Supplied text.
--*--

Wisconsin Department of Safety and Professional Services


The Wisconsin Department of Justice recently alerted state law enforcement about a scam involving health care credential holders. We want to make you aware of the potential fraud scheme, to make sure you knew how to verify the status of your license, and to distinguish how this scam is different from what you should expect from the department during any legitimate disciplinary proceedings.


The Wisconsin Statewide Intelligence Center issued the notice, which is attached to this message, after learning that some Wisconsin health care license holders had experienced similar fraudulent contacts. All had received calls indicating that their licenses had been suspended due to criminal activity and that they were to leave work immediately or risk being arrested. Some were directed to nearby UPS stores to retrieve faxed documents that purportedly verified the investigations. None of the individuals who reported the scam had been asked to transfer money, although reports of similar fraud in other states involved requests for payment.

--*--

Data lines.
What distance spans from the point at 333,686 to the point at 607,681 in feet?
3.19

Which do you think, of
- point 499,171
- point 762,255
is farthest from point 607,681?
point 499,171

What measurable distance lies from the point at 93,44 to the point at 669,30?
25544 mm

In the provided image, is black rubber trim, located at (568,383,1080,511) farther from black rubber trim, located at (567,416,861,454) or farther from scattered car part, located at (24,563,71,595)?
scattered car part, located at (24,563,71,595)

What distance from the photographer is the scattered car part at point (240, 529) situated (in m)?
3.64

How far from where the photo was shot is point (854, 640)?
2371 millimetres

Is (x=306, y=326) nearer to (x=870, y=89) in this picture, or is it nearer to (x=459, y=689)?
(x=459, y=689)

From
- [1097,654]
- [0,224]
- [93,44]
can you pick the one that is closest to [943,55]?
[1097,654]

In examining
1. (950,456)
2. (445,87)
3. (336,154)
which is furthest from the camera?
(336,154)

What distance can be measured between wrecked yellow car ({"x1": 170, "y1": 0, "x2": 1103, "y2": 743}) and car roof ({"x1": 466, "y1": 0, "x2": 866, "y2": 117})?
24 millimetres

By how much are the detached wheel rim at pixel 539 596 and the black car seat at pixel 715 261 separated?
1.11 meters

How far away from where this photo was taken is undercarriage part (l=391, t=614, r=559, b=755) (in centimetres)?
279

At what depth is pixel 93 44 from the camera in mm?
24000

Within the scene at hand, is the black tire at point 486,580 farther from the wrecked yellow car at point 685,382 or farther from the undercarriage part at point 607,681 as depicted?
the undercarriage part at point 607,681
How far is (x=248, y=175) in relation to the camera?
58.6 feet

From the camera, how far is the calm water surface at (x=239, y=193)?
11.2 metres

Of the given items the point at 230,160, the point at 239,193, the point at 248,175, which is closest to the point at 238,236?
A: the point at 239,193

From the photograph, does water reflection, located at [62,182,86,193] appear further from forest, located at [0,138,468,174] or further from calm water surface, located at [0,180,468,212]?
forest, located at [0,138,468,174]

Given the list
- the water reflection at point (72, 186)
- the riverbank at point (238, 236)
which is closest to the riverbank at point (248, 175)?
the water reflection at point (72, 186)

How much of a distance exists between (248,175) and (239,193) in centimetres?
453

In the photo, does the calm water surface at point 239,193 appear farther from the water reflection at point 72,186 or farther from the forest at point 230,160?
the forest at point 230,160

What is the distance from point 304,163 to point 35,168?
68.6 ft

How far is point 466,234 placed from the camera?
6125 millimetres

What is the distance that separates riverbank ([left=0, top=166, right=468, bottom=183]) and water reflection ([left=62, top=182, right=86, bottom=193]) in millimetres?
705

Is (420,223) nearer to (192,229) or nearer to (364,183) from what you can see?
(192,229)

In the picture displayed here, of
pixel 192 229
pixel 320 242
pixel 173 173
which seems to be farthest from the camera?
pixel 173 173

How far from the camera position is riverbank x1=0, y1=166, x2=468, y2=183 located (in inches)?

--*--

Instructions for the task. Reproduce word for word the part of the license scam alert above that runs from "Wisconsin Department of Safety" up to and including "legitimate disciplinary proceedings.".

The response.
Wisconsin Department of Safety and Professional Services


The Wisconsin Department of Justice recently alerted state law enforcement about a scam involving health care credential holders. We want to make you aware of the potential fraud scheme, to make sure you knew how to verify the status of your license, and to distinguish how this scam is different from what you should expect from the department during any legitimate disciplinary proceedings.